Elle était donc dans la cuisine, et monologuait. Si elle avait su que son neveu l’écouterasit, elle aurait sûrement pensé moins fort :


« Hum ! Je suis fatiguée hein ! Et ces enfants qui vont bientôt m’abandonner. Comment je vais faire moi, toute seule ici avec leur père qui ne se décide toujours pas ? Ha Mbaye, toutes ces années et tu refuses de changer d’avis ! Hum ! Moi, en tous cas, je suis fatiguée. Dès que les enfants partent, je retourne au village. »
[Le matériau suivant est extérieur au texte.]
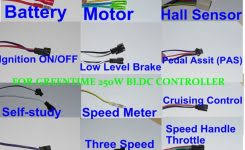 car wiring diagrams explained how to read automotive wiring inside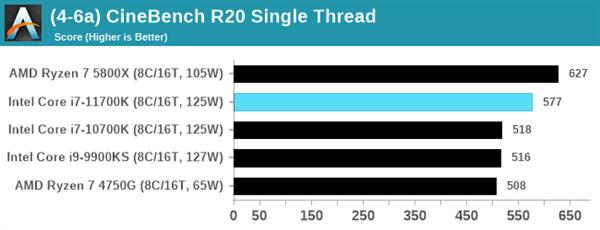 Intel 11代酷睿i7-11700K评测:性能猛增20%、功耗/温度爆炸的照片 - 7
Le « hum-hum » d’Abou la fit se retourner si vite qu’elle manqua tomber à la renverse.

Àq
« _ Abou, qu’est-ce que tu fais là ? Je te croyais sorti ?
_ Je suis là Yaye ! Tu vas bien ? (il s’était rapproché d’elle pour la soutenir et l’empêcher de tomber)
_ Oui, ça va ! Mais, tu es là depuis combien de temps ?
_ Hum !
_ Oh, non ! Tu ne m’as pas entendue j’espère ?
_ Et si je te dis non ?
_ Je dirais que tu mens.
_ Alors, je t’ai entendue marmonner.
_ Hum ! Mon chéri, pardonne moi ! N’écoute pas les élucubrations d’une femme qui vieillit.
_ Hum ! Yaye, tu sais bien que je ne me fâcherais pas. Et, ma sœur et moi savons depuis longtemps que tu espères que papa t’épouse.
_ Abou ! (elle avait presque crié son nom. Elle se dégagea de son étreinte et regarda derrière lui pour se rassurer que personne d’autre n’était présent).
_ Je ne dis que la vérité, et…
_ Tais-toi mon garçon ! Tu ne sais pas ce que tu dis. Je peux encore te tirer les oreilles, fais attention !
_ Mais Yaye !
_ Il n’ya pas de Yaye qui tienne. Cela ne te regarde pas. Mes histoires de cœur ne te regardent pas. Ni toi, ni ta sœur. Et, ne vous inquiétez pas pour moi, je vais très bien.
_ Mais je t’ai entendu dire que tu veux t’en aller.
_ Ha ! Laisse ça comme ça. Tu sais bien que je parle souvent toute seule et que je dis parfois des bêtises.
_ Hum ! Yaye ! Je t’aime très fort tu sais
_ Je sais, je sais ! (elle le dit en le chassant de la main. Elle sentait monter les larmes et ne voulait pas qu’il la voit pleurer.)
_ Je ne voudrais pas que tu t’en ailles. Même loin d’ici, tu restes notre maman.
_ Ho ! Mais, Abou, tu n’as donc rien à faire dehors ? Sors d’ici ! J’ai à faire ! Allez, dehors, je ne veux plus te voir dans ma cuisine.
_ Je t’aime mama ! »

N’y pouvant plus, Coumba se mit à pleurer. Elle n’avait jamais pleuré devant « ses » enfants. Elle les avait bien élevés et, en mémoire de sa sœur, avait toujours protesté lorsqu’ils l’appellaient maman. Elle avait peur de prendre une place qu’elle pensait ne pas mériter. Et, malgré les demandes incessantes et les supplications, elle les avait toujours incités à l’appeler Yaye Coumba.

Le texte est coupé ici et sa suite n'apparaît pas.